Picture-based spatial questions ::
— begin —
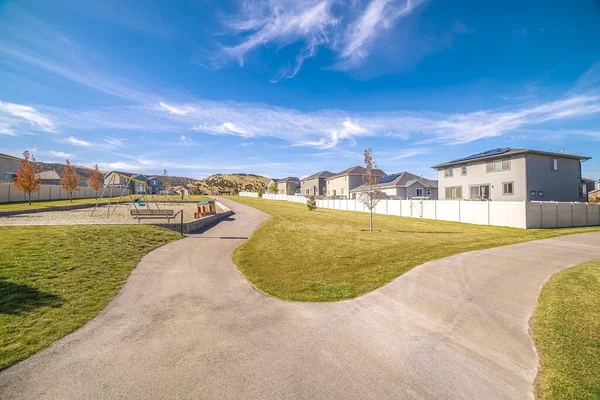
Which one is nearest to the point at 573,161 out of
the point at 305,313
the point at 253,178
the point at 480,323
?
the point at 480,323

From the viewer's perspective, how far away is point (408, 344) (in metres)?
4.34

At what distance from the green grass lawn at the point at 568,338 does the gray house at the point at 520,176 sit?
2492 cm

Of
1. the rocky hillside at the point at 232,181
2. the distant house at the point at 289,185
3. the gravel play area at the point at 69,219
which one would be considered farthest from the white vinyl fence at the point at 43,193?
the rocky hillside at the point at 232,181

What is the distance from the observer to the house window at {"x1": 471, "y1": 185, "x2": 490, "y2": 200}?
30189 millimetres

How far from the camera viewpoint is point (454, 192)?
34.4 m

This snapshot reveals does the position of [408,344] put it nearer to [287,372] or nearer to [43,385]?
[287,372]

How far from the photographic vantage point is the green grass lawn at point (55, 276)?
4.62 metres

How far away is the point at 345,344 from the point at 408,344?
107 centimetres

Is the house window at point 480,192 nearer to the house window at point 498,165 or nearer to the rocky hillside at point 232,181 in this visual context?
the house window at point 498,165

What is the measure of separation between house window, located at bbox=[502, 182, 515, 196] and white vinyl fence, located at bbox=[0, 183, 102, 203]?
60225 mm

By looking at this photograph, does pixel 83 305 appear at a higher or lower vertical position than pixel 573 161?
lower

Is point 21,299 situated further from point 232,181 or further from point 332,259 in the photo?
point 232,181

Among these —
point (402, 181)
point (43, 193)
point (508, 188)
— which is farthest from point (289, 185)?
point (508, 188)

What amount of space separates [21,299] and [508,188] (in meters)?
37.0
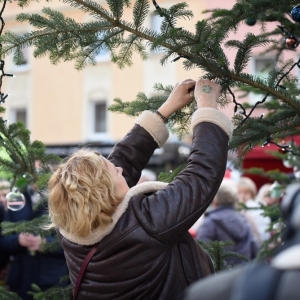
— end —
Task instructions ::
Rewrite the stretch of items from the line containing "This snapshot reveals" through the end of the items, replacing "green grass lawn" with "grassy lawn" and changing nothing else. Leave the pictures out of your answer.

Answer below ::
This snapshot reveals does the position of [408,344] put it nearer to [287,372] or nearer to [43,385]?
[287,372]

How far from the photographic vantage point is the grassy lawn at point (55, 276)?
4.62 metres

How far away is the point at 345,344 from the point at 408,344?
107 centimetres

Is the house window at point 480,192 nearer to the house window at point 498,165 or nearer to the rocky hillside at point 232,181 in this visual context?
the house window at point 498,165

What is the measure of separation between house window, located at bbox=[502, 182, 515, 196] and white vinyl fence, located at bbox=[0, 183, 102, 203]?
60225 mm

By looking at this photograph, does pixel 83 305 appear at a higher or lower vertical position than pixel 573 161?
lower

Is point 21,299 situated further from point 232,181 or further from point 332,259 in the photo?
point 232,181

Among these —
point (402, 181)
point (43, 193)
point (508, 188)
— which is farthest from point (289, 185)?
point (508, 188)

What amount of space separates [21,299] and [508,188] (in meters)?
37.0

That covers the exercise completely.